### Work instructions
From the line containing "Examining the photo" to the end of the listing, write out every line exactly; leave out everything else.

### Data section
★ ★ ★
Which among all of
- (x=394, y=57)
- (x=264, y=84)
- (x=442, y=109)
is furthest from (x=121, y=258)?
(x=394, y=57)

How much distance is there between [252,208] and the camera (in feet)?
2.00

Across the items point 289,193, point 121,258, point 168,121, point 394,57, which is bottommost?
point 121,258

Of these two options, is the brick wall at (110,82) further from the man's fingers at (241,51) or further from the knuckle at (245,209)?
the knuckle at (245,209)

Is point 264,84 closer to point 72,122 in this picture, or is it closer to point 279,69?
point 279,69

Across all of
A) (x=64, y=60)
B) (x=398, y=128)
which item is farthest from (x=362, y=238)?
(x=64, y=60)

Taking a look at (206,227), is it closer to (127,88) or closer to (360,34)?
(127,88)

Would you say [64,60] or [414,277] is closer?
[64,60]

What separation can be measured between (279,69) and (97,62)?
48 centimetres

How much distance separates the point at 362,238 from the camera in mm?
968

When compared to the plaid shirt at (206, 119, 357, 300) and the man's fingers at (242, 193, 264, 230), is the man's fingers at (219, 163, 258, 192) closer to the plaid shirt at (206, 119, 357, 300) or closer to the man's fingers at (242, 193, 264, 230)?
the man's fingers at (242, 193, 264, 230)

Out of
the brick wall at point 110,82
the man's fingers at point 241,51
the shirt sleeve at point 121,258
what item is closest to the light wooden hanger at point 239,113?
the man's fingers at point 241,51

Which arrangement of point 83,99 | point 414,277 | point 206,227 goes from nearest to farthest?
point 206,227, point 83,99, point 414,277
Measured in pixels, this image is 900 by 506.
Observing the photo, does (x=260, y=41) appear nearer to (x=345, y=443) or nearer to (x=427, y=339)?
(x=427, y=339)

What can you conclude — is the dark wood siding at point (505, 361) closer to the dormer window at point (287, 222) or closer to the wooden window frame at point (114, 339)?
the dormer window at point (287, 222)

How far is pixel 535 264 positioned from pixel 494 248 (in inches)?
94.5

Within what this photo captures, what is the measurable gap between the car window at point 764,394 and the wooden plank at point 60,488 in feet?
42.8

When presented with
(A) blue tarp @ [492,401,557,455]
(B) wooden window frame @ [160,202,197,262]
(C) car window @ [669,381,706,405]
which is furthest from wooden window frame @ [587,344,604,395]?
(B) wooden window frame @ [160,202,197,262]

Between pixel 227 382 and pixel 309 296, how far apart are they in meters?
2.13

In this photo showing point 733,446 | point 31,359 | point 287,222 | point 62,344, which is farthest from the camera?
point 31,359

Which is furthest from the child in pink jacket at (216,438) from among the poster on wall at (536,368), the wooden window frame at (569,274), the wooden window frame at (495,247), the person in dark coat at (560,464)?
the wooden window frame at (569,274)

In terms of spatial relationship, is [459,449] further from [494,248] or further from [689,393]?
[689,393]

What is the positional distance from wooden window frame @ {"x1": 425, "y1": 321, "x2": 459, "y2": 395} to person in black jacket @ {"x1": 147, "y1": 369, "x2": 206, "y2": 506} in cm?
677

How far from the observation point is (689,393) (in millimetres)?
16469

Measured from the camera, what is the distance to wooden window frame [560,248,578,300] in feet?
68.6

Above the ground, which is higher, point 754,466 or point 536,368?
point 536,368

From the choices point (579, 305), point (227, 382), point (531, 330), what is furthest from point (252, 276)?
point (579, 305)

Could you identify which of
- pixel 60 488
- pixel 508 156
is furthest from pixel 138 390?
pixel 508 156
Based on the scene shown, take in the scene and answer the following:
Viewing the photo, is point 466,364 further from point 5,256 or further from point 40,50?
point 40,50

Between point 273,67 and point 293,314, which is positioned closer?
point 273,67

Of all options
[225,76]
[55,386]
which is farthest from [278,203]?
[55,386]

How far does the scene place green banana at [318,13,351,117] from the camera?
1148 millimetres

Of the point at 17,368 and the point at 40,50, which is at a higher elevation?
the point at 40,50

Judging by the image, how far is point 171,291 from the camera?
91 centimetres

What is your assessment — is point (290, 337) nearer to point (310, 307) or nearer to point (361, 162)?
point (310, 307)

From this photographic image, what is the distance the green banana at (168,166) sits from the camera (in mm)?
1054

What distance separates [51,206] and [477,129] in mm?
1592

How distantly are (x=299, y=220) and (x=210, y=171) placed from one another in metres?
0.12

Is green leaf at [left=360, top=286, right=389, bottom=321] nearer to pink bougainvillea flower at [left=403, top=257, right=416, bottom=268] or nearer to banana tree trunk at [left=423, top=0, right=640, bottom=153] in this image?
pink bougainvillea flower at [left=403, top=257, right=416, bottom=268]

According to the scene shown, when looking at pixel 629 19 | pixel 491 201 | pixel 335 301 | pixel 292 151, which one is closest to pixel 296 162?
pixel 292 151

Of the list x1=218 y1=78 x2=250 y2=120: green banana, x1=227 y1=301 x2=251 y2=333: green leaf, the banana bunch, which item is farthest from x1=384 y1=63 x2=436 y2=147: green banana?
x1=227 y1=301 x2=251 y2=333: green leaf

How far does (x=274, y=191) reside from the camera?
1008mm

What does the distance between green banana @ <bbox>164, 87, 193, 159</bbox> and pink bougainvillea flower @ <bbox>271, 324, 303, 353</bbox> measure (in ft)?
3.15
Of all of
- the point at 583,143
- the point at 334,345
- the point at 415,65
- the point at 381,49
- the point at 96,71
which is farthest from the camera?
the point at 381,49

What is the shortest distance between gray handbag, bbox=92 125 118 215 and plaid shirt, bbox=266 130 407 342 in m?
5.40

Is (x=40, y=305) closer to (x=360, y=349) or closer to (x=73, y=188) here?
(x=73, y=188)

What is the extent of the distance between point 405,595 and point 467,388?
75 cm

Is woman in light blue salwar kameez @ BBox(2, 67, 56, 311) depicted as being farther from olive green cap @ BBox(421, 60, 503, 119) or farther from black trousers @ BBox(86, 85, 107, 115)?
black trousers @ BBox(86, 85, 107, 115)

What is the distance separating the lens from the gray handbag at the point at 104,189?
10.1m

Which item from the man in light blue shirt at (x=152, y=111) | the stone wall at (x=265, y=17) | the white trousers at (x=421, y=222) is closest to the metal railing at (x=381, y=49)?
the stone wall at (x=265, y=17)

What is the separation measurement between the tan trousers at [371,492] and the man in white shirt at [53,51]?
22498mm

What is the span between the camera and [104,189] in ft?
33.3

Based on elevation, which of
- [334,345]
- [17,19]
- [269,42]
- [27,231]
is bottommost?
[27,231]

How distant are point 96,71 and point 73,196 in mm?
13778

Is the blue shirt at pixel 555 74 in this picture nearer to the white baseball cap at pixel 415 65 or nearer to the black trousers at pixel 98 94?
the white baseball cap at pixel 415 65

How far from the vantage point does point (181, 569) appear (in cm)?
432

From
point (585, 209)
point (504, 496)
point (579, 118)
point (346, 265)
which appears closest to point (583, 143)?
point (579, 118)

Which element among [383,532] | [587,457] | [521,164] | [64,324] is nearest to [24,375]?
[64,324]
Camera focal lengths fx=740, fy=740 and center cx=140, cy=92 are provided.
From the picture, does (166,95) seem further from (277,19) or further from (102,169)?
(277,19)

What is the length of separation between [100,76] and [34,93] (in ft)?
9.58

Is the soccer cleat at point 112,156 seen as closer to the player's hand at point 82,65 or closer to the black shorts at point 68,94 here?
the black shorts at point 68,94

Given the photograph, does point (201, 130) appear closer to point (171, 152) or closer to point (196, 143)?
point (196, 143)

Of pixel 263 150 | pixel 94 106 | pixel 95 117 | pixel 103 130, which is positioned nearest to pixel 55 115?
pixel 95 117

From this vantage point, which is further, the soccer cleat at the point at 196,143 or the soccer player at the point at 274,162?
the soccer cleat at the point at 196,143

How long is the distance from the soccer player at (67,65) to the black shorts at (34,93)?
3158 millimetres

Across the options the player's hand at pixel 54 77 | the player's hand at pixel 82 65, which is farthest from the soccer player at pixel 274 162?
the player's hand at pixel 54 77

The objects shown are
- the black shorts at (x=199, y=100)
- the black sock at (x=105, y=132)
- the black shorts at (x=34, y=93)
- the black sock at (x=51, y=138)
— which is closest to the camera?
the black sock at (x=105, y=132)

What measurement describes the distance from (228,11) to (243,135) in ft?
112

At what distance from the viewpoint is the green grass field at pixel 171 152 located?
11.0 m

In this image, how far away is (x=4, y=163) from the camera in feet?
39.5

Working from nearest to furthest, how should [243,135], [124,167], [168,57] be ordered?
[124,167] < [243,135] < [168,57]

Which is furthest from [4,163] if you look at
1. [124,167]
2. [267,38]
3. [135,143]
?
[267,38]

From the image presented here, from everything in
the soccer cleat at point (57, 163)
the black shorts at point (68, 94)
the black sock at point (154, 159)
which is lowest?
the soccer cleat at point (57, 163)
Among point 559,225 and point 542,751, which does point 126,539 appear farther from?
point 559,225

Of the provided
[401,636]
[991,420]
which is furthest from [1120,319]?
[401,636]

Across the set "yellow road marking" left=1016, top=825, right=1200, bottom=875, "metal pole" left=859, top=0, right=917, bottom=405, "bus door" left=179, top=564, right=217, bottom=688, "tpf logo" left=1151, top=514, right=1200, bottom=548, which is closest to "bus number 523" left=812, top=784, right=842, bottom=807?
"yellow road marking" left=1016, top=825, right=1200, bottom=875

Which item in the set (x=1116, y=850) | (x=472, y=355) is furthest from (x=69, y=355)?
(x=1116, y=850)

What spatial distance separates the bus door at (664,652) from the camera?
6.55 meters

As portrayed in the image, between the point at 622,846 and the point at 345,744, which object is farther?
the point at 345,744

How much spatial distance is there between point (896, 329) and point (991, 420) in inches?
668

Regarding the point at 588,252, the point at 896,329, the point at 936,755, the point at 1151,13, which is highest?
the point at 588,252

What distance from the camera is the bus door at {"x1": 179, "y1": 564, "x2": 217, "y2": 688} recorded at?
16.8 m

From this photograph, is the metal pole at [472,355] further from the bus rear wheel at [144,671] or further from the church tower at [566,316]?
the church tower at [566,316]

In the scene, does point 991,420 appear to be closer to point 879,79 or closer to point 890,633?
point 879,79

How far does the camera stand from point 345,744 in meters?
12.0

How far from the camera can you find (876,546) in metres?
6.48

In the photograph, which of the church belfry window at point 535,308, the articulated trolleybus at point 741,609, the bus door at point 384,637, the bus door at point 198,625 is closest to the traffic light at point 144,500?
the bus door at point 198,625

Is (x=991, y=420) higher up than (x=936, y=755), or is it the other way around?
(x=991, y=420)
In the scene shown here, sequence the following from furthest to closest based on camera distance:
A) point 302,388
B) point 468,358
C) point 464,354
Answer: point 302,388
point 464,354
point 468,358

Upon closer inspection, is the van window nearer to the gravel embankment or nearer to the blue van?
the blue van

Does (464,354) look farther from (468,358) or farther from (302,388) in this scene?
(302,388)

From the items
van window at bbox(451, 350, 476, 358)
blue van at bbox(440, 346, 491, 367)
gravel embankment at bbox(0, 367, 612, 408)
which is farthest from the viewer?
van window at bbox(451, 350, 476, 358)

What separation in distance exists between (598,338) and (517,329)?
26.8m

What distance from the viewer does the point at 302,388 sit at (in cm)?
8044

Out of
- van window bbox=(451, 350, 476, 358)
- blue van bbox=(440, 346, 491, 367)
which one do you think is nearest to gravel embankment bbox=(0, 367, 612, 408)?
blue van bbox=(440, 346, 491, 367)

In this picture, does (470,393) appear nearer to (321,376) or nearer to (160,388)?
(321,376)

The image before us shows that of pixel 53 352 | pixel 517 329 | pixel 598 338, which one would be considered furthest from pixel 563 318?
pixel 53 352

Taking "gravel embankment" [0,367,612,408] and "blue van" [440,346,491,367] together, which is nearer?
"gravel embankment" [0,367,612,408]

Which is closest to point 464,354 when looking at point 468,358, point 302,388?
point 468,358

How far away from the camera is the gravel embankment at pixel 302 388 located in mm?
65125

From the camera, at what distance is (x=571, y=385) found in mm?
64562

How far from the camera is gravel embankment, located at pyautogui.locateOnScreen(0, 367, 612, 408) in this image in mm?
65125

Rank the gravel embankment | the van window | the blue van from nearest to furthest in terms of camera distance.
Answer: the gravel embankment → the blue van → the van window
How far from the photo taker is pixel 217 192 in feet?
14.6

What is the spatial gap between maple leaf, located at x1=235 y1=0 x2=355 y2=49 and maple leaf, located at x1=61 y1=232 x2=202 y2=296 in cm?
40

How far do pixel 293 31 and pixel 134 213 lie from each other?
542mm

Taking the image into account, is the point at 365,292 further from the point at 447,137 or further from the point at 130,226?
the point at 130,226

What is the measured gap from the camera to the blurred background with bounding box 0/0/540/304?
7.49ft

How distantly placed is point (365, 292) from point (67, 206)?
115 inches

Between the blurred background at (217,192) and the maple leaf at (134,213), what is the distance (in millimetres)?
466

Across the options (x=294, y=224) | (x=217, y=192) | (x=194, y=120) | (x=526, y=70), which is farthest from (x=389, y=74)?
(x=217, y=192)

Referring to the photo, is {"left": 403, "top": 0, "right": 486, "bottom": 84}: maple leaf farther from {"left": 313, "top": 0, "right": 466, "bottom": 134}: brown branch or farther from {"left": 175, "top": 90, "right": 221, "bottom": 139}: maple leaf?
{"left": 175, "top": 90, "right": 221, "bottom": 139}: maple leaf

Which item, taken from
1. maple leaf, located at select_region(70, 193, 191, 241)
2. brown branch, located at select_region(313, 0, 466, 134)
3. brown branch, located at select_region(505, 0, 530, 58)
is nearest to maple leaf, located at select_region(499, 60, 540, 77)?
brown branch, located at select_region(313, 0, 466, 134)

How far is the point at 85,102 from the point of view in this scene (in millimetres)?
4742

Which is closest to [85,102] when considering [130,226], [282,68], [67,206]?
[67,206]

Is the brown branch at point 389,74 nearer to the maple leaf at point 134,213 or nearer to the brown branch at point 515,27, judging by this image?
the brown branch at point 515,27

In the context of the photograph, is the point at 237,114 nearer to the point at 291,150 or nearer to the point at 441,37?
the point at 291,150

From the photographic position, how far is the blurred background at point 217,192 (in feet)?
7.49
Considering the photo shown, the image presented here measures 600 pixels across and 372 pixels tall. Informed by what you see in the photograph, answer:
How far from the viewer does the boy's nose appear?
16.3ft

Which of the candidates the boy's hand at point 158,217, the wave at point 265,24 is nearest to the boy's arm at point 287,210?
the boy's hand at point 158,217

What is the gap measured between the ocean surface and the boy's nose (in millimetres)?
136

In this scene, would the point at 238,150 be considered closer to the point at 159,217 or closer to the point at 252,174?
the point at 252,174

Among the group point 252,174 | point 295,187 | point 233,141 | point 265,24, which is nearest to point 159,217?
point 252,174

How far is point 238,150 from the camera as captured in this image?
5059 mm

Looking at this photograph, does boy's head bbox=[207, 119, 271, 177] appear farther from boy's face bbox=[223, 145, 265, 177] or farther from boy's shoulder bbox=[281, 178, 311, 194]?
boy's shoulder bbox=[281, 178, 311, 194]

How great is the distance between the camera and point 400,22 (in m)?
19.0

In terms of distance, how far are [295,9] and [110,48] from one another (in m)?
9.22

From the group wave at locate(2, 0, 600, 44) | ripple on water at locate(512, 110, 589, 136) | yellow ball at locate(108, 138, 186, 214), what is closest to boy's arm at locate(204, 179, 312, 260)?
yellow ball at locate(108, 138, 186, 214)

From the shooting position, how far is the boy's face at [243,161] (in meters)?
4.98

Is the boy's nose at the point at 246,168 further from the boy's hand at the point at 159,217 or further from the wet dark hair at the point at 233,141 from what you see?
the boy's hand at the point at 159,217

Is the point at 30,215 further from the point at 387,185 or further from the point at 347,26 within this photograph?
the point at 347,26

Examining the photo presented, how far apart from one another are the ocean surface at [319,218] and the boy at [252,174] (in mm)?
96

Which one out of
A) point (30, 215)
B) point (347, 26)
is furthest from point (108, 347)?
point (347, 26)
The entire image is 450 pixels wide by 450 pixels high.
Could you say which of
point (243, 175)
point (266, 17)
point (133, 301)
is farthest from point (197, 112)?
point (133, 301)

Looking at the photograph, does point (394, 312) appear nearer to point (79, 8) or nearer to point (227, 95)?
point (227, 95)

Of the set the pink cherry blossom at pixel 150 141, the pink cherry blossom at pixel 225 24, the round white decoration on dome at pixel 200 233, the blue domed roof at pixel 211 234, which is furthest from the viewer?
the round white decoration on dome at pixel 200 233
★ ★ ★
### Solved problem
Examining the photo presented, how far apart from one another are the ocean surface at [319,218] and the boy at [252,174] (in mm)?
96

Which one out of
A) point (30, 215)
B) point (347, 26)
is furthest from point (108, 347)?
point (347, 26)
The entire image is 450 pixels wide by 450 pixels high.
Could you say which of
point (243, 175)
point (266, 17)
point (133, 301)
is farthest from point (197, 112)?
point (133, 301)

Looking at the photograph, does point (394, 312) appear nearer to point (79, 8) or nearer to point (227, 95)?
point (227, 95)

Of the set the pink cherry blossom at pixel 150 141, the pink cherry blossom at pixel 225 24, the round white decoration on dome at pixel 200 233, the blue domed roof at pixel 211 234, which is furthest from the viewer?
the round white decoration on dome at pixel 200 233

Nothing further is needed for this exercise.